[Spatial reasoning dataset excerpts]

══════════════════════════════

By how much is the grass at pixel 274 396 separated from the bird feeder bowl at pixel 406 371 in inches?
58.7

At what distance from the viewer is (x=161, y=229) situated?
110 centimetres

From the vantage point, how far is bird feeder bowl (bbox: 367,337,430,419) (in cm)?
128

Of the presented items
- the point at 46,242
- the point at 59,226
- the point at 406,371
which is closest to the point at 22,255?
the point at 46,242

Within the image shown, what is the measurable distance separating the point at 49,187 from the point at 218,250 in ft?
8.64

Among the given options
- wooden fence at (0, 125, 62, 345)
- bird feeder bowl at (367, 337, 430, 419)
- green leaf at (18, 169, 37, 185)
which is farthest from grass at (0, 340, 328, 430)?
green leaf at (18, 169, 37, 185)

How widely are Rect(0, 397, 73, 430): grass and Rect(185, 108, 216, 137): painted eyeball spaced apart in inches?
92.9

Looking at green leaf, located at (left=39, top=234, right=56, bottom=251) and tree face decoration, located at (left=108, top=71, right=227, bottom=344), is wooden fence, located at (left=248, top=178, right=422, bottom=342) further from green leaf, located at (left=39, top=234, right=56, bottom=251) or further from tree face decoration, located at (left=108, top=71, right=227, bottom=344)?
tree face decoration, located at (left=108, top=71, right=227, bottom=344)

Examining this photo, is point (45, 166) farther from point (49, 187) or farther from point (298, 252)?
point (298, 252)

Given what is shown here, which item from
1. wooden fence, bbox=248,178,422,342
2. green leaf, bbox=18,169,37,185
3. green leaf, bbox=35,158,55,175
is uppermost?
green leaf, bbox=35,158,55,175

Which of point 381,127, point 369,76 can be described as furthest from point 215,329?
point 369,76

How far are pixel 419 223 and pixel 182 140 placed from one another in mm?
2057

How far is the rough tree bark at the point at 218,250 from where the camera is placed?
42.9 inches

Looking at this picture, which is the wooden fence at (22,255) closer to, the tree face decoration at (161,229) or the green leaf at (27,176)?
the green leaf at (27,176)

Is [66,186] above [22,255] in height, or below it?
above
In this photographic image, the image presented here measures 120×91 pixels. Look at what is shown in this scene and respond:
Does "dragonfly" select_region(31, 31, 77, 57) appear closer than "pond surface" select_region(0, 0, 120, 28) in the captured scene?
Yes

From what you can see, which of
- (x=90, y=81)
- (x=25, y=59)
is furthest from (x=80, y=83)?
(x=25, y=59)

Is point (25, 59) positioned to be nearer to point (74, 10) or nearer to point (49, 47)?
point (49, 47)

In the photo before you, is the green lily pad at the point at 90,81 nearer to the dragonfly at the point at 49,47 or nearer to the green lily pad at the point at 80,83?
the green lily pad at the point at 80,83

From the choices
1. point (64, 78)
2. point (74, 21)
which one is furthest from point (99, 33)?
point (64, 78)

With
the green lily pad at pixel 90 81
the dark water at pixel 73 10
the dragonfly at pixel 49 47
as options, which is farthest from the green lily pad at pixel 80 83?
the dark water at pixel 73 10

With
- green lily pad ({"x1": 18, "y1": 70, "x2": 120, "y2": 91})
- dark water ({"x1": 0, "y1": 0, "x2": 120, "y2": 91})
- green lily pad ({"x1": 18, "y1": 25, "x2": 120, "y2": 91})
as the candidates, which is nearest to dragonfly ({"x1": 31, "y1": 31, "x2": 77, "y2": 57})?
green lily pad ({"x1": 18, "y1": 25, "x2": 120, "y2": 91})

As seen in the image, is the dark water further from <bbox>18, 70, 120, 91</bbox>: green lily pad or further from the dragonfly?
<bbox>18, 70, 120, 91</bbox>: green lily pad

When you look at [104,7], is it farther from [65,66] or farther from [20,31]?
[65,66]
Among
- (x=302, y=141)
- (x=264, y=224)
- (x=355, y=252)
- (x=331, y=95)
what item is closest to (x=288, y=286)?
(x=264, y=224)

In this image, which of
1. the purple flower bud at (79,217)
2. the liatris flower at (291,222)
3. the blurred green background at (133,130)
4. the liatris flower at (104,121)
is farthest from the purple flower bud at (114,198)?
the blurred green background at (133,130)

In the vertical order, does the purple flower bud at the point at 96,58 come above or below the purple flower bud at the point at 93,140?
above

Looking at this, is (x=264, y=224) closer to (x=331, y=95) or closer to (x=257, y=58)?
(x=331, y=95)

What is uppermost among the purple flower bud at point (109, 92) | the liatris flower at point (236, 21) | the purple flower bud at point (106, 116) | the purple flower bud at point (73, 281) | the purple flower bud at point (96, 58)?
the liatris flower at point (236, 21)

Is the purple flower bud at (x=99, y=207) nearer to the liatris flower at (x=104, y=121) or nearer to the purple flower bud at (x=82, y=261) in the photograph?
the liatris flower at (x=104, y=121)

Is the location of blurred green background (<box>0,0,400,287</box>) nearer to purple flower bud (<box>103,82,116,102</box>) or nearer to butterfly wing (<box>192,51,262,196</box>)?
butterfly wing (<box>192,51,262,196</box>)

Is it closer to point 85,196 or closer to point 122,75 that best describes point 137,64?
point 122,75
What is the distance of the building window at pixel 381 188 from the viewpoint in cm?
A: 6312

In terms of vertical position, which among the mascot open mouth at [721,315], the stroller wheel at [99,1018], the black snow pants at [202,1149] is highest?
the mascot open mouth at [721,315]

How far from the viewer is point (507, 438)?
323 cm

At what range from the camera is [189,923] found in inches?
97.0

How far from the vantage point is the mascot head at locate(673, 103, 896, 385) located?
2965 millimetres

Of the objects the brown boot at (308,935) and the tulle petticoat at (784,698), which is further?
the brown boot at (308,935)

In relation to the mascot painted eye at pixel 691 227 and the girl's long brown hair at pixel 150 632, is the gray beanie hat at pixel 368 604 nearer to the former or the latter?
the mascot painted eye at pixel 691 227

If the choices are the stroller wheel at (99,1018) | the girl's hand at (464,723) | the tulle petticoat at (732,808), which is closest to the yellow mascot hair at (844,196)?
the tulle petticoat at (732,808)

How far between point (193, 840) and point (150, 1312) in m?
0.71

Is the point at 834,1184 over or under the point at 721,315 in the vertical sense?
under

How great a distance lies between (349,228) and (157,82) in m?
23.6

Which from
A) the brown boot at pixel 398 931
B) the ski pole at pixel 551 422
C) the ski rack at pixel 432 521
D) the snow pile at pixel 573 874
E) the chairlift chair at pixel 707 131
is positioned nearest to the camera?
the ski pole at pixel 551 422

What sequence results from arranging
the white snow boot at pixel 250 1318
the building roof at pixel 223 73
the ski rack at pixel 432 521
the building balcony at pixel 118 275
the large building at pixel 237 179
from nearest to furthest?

══════════════════════════════

Directive
Every line of the material must be returned exactly as it appears.

Complete response
By how much is the grass at pixel 274 396 separated from the bird feeder bowl at pixel 406 371 in inches?
58.7

At what distance from the viewer is (x=161, y=229) situated?
110 centimetres

From the vantage point, how far is bird feeder bowl (bbox: 367,337,430,419) (in cm)?
128

Of the presented items
- the point at 46,242
- the point at 59,226
- the point at 406,371
which is closest to the point at 22,255?
the point at 46,242

Within the image shown, what is the measurable distance separating the point at 49,187 from the point at 218,250 in ft?
8.64

Among the given options
- wooden fence at (0, 125, 62, 345)
- bird feeder bowl at (367, 337, 430, 419)
- green leaf at (18, 169, 37, 185)
which is farthest from grass at (0, 340, 328, 430)?
green leaf at (18, 169, 37, 185)

How widely are Rect(0, 397, 73, 430): grass and Rect(185, 108, 216, 137): painted eyeball spaced apart in inches?
92.9

Looking at green leaf, located at (left=39, top=234, right=56, bottom=251) and tree face decoration, located at (left=108, top=71, right=227, bottom=344), is wooden fence, located at (left=248, top=178, right=422, bottom=342) further from green leaf, located at (left=39, top=234, right=56, bottom=251) or further from tree face decoration, located at (left=108, top=71, right=227, bottom=344)?
tree face decoration, located at (left=108, top=71, right=227, bottom=344)

Examining this photo, is point (45, 166) farther from point (49, 187) or farther from point (298, 252)?
point (298, 252)

Given what is shown here, which item from
1. wooden fence, bbox=248,178,422,342
2. green leaf, bbox=18,169,37,185
3. green leaf, bbox=35,158,55,175
is uppermost?
green leaf, bbox=35,158,55,175

Which of point 381,127, point 369,76 can be described as furthest from point 215,329?
point 369,76

How far are pixel 419 223 and pixel 182 140 placed from one another in mm?
2057

How far is the rough tree bark at the point at 218,250 from where the camera is placed?
42.9 inches

Looking at this picture, which is the wooden fence at (22,255) closer to, the tree face decoration at (161,229) or the green leaf at (27,176)?
the green leaf at (27,176)

Is [66,186] above [22,255] in height, or below it?
above
In this photographic image, the image presented here measures 120×91 pixels. Look at what is shown in this scene and respond:
Does "dragonfly" select_region(31, 31, 77, 57) appear closer than "pond surface" select_region(0, 0, 120, 28) in the captured scene?
Yes

From what you can see, which of
- (x=90, y=81)
- (x=25, y=59)
is furthest from (x=80, y=83)?
(x=25, y=59)

Is point (25, 59) positioned to be nearer to point (74, 10) or nearer to point (49, 47)?
point (49, 47)

In the photo before you, is the green lily pad at the point at 90,81 nearer to the dragonfly at the point at 49,47 or nearer to the green lily pad at the point at 80,83?
the green lily pad at the point at 80,83

From the choices
1. point (64, 78)
2. point (74, 21)
which one is furthest from point (99, 33)?
point (64, 78)

With
the green lily pad at pixel 90 81
the dark water at pixel 73 10
the dragonfly at pixel 49 47
as options, which is farthest from the green lily pad at pixel 80 83?
the dark water at pixel 73 10

With
- green lily pad ({"x1": 18, "y1": 70, "x2": 120, "y2": 91})
- dark water ({"x1": 0, "y1": 0, "x2": 120, "y2": 91})
- green lily pad ({"x1": 18, "y1": 25, "x2": 120, "y2": 91})
as the candidates, which is nearest to dragonfly ({"x1": 31, "y1": 31, "x2": 77, "y2": 57})?
green lily pad ({"x1": 18, "y1": 25, "x2": 120, "y2": 91})

As seen in the image, is the dark water further from <bbox>18, 70, 120, 91</bbox>: green lily pad or further from the dragonfly?
<bbox>18, 70, 120, 91</bbox>: green lily pad

When you look at [104,7], is it farther from [65,66] or farther from [20,31]?
[65,66]
Among
- (x=302, y=141)
- (x=264, y=224)
- (x=355, y=252)
- (x=331, y=95)
what item is closest to (x=288, y=286)?
(x=264, y=224)

In this image, which of
1. the purple flower bud at (79,217)
2. the liatris flower at (291,222)
3. the blurred green background at (133,130)
4. the liatris flower at (104,121)
is farthest from the purple flower bud at (114,198)?
the blurred green background at (133,130)

In the vertical order, does the purple flower bud at the point at 96,58 come above or below the purple flower bud at the point at 93,140?
above

Looking at this, is (x=264, y=224) closer to (x=331, y=95) or closer to (x=257, y=58)?
(x=331, y=95)

What is uppermost among the purple flower bud at point (109, 92) | the liatris flower at point (236, 21) | the purple flower bud at point (106, 116) | the purple flower bud at point (73, 281) | the purple flower bud at point (96, 58)?
the liatris flower at point (236, 21)

Is the purple flower bud at (x=99, y=207) nearer to the liatris flower at (x=104, y=121) or nearer to the purple flower bud at (x=82, y=261) in the photograph?
the liatris flower at (x=104, y=121)

Is the location of blurred green background (<box>0,0,400,287</box>) nearer to purple flower bud (<box>103,82,116,102</box>) or nearer to butterfly wing (<box>192,51,262,196</box>)?
butterfly wing (<box>192,51,262,196</box>)

Is it closer to point 85,196 or closer to point 122,75 that best describes point 137,64?
point 122,75
What is the distance of the building window at pixel 381 188 from the viewpoint in cm?
A: 6312

In terms of vertical position, which among the mascot open mouth at [721,315], the stroller wheel at [99,1018], the black snow pants at [202,1149] is highest?
the mascot open mouth at [721,315]

How far from the viewer is point (507, 438)?
323 cm

At what range from the camera is [189,923] found in inches?
97.0

How far from the vantage point is the mascot head at locate(673, 103, 896, 385) located?
2965 millimetres

Of the objects the brown boot at (308,935) and the tulle petticoat at (784,698), which is further?
the brown boot at (308,935)

In relation to the mascot painted eye at pixel 691 227 and the girl's long brown hair at pixel 150 632, is the gray beanie hat at pixel 368 604 nearer to the former or the latter?
the mascot painted eye at pixel 691 227

If the choices are the stroller wheel at (99,1018) | the girl's hand at (464,723) | the tulle petticoat at (732,808), which is closest to the yellow mascot hair at (844,196)?
the tulle petticoat at (732,808)

How far between point (193, 840) and point (150, 1312) in m?
0.71

Is the point at 834,1184 over or under the point at 721,315 in the vertical sense?
under

How great a distance lies between (349,228) and (157,82) in m?
23.6

Which from
A) the brown boot at pixel 398 931
B) the ski pole at pixel 551 422
C) the ski rack at pixel 432 521
D) the snow pile at pixel 573 874
E) the chairlift chair at pixel 707 131
is positioned nearest to the camera?
the ski pole at pixel 551 422

What sequence results from arranging
the white snow boot at pixel 250 1318
the building roof at pixel 223 73
the ski rack at pixel 432 521
the building balcony at pixel 118 275
the large building at pixel 237 179
from nearest to furthest?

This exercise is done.